White Sands, New Mexico

July 29th, 2011 | Posted by Steve in New Mexico

These are photos from White Sands National Monument & White Sands Missile Range.  From July 11 to July 15 I was working at White Sands Missile Range.  I arrived in Las Cruces, NM the afternoon of the 10th after an interesting drive from Phoenix.  All through Arizona & New Mexico I kept the truck in cruise control changing the speed to match the posted limit as necessary.

This may have been unnecessary in Arizona because from Phoenix to the state line on I-10 (around 300 miles) I never saw any suggestion of police or highway patrol.  Once in New Mexico, however, that changed.

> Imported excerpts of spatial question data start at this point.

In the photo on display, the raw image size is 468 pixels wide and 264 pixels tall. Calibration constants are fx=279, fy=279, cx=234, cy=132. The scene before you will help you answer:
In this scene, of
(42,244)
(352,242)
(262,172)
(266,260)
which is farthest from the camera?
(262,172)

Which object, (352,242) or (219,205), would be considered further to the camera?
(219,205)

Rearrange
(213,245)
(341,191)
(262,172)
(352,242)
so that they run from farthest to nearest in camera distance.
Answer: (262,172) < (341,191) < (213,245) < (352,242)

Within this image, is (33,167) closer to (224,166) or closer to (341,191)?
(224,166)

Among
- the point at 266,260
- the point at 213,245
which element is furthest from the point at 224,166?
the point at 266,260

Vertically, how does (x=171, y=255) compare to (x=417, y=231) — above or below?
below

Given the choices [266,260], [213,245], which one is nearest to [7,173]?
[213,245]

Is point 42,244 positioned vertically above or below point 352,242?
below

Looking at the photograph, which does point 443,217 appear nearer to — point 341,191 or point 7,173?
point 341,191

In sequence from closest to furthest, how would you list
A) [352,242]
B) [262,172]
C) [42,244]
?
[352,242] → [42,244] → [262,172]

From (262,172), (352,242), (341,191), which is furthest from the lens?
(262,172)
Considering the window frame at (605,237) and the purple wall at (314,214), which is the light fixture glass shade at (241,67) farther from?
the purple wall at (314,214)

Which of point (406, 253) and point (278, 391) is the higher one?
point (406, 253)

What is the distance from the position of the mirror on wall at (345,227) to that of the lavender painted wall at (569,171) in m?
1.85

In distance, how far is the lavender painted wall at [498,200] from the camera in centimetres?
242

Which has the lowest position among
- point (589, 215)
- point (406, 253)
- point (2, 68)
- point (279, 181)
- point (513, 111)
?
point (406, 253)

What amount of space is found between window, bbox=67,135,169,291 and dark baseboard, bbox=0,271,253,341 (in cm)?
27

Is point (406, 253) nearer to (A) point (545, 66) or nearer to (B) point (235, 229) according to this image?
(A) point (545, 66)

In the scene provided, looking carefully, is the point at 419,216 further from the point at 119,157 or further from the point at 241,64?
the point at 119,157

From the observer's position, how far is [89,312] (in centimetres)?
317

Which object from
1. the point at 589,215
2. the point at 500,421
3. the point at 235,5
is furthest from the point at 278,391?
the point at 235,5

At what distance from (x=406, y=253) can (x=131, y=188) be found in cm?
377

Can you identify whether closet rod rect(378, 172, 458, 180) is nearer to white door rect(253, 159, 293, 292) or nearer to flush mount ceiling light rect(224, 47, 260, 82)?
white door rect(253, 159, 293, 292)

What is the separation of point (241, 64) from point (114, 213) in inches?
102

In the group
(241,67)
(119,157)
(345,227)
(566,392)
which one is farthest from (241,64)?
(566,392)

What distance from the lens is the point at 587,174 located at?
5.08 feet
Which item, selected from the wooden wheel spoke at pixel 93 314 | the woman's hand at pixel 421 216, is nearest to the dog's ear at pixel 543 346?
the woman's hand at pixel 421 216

The drive from Lordsburg to Las Cruces is pretty flat.  Everywhere are signs that airplanes are clocking your speed.  I was cruising along at the 75 limit while a few motorists were passing me doing maybe 80-85.  All of a sudden a highway patrolman appears ahead of me out of no where with his lights flashing.  He gets out of his vehicle, stands in the slow lane, and waves 3 cars over!  One keeps going so he climbs in and chases that guy down!   40 or 50 miles later another highway patrolman appears and stops someone else.  Enough said about that.

While in the Las Cruces area I was able to get to the White Sands National Monument twice.  White Sands covers 275 square miles and is skirted by Highway 70 on the east.  It gets it name from the Gypsum crystals that make up the sand, and is the world’s largest Gypsum dune field.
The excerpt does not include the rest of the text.